Steward Title: The fine print is their world

To most people, a title insurance policy may well be “the fine print” distilled to its most impenetrable essence – page after page of mind-numbing legalese chock full of metes, bounds, plats and whereases.

For those in the business, though, a land title is history in action – a record of everything that has happened in one particular spot.

“Every sort of interaction people can have with each other, you will see in the title records,” said John Martin, owner of Stewart Title Company of Bainbridge Island, which has just opened an office in the waterfront complex on south Madison Avenue that holds Bainbridge Thai restaurant, among other businesses.

“You see births, deaths – sometimes even murders – marriage and divorce, lawsuits that mean judgments, you name it,” Martin said.

Stewart Title of Kitsap County is affiliated with Stewart Title Guaranty, a national title insurance firm headquartered in Houston, Texas.

Originally from Michigan, Martin was an attorney with Stewart Guaranty’s Houston office until 1998, when he moved to the Seattle office and settled on Bainbridge.

“There were four of us in the Seattle administrative office, which covered a four-state region, and two of us lived on Bainbridge, and we persuaded the company to move its office over here,” he said.

Martin’s next step was to establish an affiliate for Kitsap County, where Stewart did not have an outpost. The affiliate has its main office in Silverdale.

Title insurance, Martin said, is one of those indispensable components of commerce, because it protects both the buyer and the lender against competing claims of ownership to a piece of property.

“The buyer wants to be protected if someone else claims an interest that would interfere with their use of the property, and the lender wants to make sure that if he has to foreclose on the property, no one else will have a better claim on the proceeds,” Martin said.

What makes title insurance possible is the existence of county title records, on file with the county recorder’s office.

Any document properly recorded in that office constitutes what is known as “constructive notice” to the public at large of the matters set forth in the document, meaning everyone is treated as though they know about the information whether or not they do in fact.

What that means, for example, is that if the city has a utility easement through a portion of your property, or if someone has won a legal judgment against your seller and intends to auction off the property to satisfy that judgment, there will be a record on file, and a subsequent buyer will be affected.

The job of the title company is to ferret out those problems, if any; disclose them to a property purchaser; resolve curable problems prior to title transfer; then insure the buyer against problems that can’t be fixed.

“We look to make sure that old judgments are paid off, for example,” Martin said.

“Then we insure against future problems. If your neighbor has an easement – a right to drive across your property – that we didn’t find, we will either buy out the easement or pay the amount the easement takes from the value of your propery.
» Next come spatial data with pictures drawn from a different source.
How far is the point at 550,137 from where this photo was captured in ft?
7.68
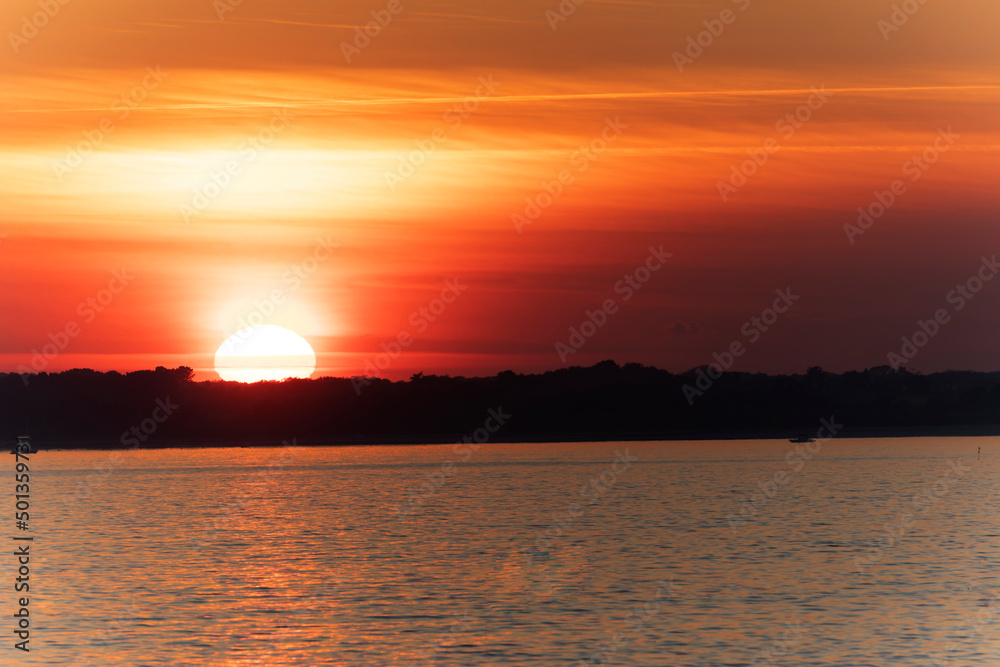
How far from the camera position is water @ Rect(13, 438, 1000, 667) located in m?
39.2

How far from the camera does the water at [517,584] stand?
129 feet

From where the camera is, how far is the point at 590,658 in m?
38.0

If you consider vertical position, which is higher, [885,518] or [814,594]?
[885,518]

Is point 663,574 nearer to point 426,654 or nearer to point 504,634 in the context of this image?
point 504,634

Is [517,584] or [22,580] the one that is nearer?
[517,584]

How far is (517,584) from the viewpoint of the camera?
54.1 m

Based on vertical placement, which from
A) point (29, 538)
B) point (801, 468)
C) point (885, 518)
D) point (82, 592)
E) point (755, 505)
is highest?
point (801, 468)

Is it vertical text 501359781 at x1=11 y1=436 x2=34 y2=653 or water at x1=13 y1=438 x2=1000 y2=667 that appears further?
vertical text 501359781 at x1=11 y1=436 x2=34 y2=653

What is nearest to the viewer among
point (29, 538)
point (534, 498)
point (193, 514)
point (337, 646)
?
point (337, 646)

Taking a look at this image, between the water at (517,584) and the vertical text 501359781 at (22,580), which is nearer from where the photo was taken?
the water at (517,584)

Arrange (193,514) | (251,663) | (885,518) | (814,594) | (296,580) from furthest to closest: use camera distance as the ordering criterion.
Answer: (193,514), (885,518), (296,580), (814,594), (251,663)

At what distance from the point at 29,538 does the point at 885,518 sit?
63222 millimetres

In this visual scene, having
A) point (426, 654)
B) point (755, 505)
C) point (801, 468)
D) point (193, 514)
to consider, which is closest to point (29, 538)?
point (193, 514)

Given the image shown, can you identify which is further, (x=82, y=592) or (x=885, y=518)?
(x=885, y=518)
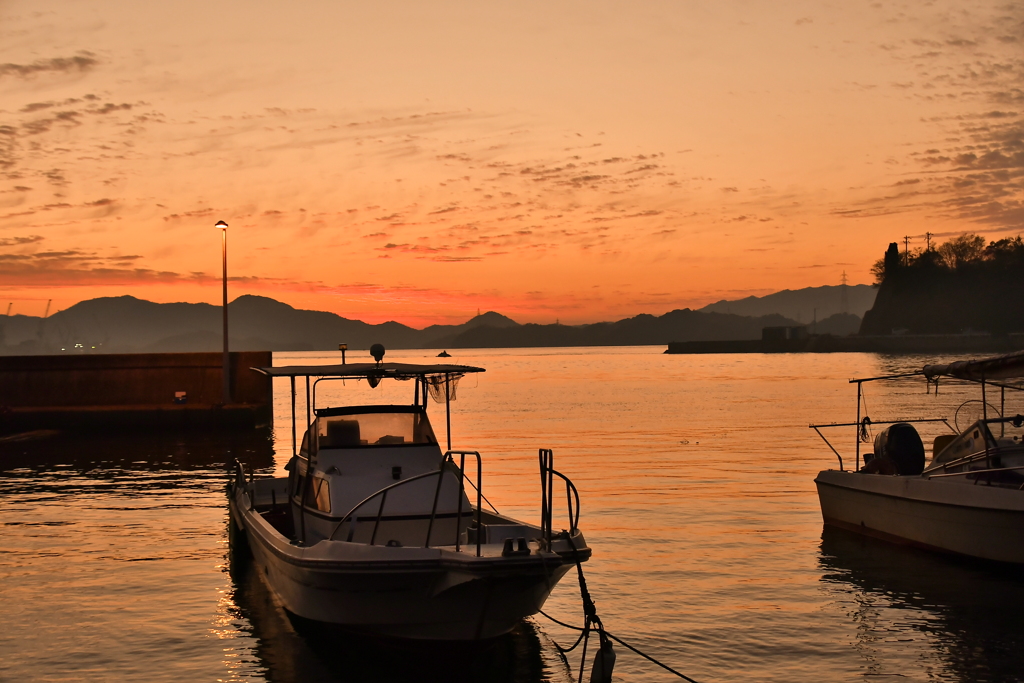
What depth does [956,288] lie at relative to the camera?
188 meters

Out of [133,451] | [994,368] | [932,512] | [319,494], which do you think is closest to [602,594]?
[319,494]

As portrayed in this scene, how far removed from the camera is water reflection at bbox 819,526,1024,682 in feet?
31.0

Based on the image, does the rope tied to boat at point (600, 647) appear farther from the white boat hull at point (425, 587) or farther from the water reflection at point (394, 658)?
the water reflection at point (394, 658)

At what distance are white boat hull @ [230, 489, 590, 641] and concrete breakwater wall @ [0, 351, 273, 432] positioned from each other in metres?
28.3

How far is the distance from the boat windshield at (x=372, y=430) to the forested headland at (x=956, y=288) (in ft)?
645

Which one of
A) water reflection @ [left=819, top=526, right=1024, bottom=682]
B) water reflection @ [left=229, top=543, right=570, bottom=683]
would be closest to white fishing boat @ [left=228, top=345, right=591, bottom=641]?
water reflection @ [left=229, top=543, right=570, bottom=683]

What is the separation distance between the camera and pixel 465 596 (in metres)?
8.84

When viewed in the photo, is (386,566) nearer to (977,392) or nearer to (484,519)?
Answer: (484,519)

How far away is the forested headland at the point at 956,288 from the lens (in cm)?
18325

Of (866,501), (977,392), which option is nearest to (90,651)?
(866,501)

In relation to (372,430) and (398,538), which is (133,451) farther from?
(398,538)

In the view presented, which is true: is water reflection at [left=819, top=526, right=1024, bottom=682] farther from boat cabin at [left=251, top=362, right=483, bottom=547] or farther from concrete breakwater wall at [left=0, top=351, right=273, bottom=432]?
concrete breakwater wall at [left=0, top=351, right=273, bottom=432]

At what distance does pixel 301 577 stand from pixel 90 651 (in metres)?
2.46

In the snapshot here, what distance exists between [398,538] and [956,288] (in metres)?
201
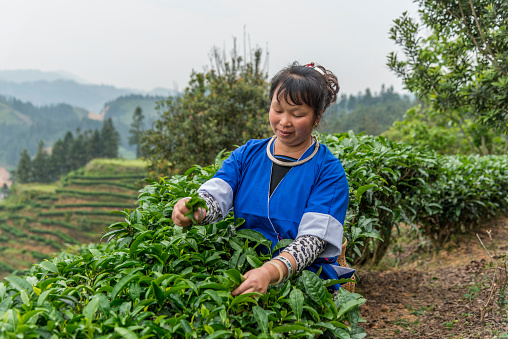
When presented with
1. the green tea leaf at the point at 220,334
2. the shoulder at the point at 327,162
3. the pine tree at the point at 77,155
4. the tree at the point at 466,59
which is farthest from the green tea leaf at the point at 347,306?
the pine tree at the point at 77,155

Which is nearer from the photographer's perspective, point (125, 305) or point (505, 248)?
point (125, 305)

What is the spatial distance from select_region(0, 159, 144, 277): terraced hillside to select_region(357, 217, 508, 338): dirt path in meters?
31.2

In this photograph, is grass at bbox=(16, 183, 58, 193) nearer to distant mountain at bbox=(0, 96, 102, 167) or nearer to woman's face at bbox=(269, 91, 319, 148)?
distant mountain at bbox=(0, 96, 102, 167)

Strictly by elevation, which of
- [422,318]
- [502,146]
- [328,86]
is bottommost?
[422,318]

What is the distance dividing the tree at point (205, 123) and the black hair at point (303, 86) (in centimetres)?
606

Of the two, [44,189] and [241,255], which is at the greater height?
[241,255]

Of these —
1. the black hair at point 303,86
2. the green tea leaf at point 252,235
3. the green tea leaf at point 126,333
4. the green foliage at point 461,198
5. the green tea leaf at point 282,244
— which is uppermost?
the black hair at point 303,86

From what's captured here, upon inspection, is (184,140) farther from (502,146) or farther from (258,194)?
(502,146)

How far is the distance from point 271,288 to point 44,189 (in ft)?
157

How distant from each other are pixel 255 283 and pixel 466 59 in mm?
2839

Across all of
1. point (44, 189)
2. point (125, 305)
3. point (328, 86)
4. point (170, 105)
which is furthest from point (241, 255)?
point (44, 189)

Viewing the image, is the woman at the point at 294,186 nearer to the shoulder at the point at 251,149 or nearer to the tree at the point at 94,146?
the shoulder at the point at 251,149

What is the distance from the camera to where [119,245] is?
1.62 metres

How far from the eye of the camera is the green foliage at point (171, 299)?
106 centimetres
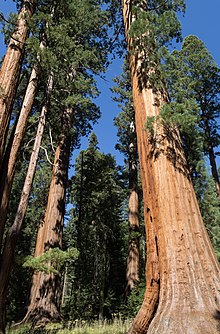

“In the rare situation where we can’t fix the problem – for example, if your seller really didn’t own the property – then we will pay the value of the title policy, which is generally the amount of the purchase.”

Title policies are generally purchased by the seller, who pays a one-time premium.

Martin said the Bainbridge location can be a convenience for local clients, particularly those who use the firm’s services as an escrow agent, where real estate transactions are closed.

Despite opening during a time of rising interest rates, which normally slows the title business, Martin said the office is on track, and intends to be around awhile.

“We live here, and we see our clients when we’re at the grocery store,” he said. “Because we’re committed to the community, we’re also committed to making this business a success.”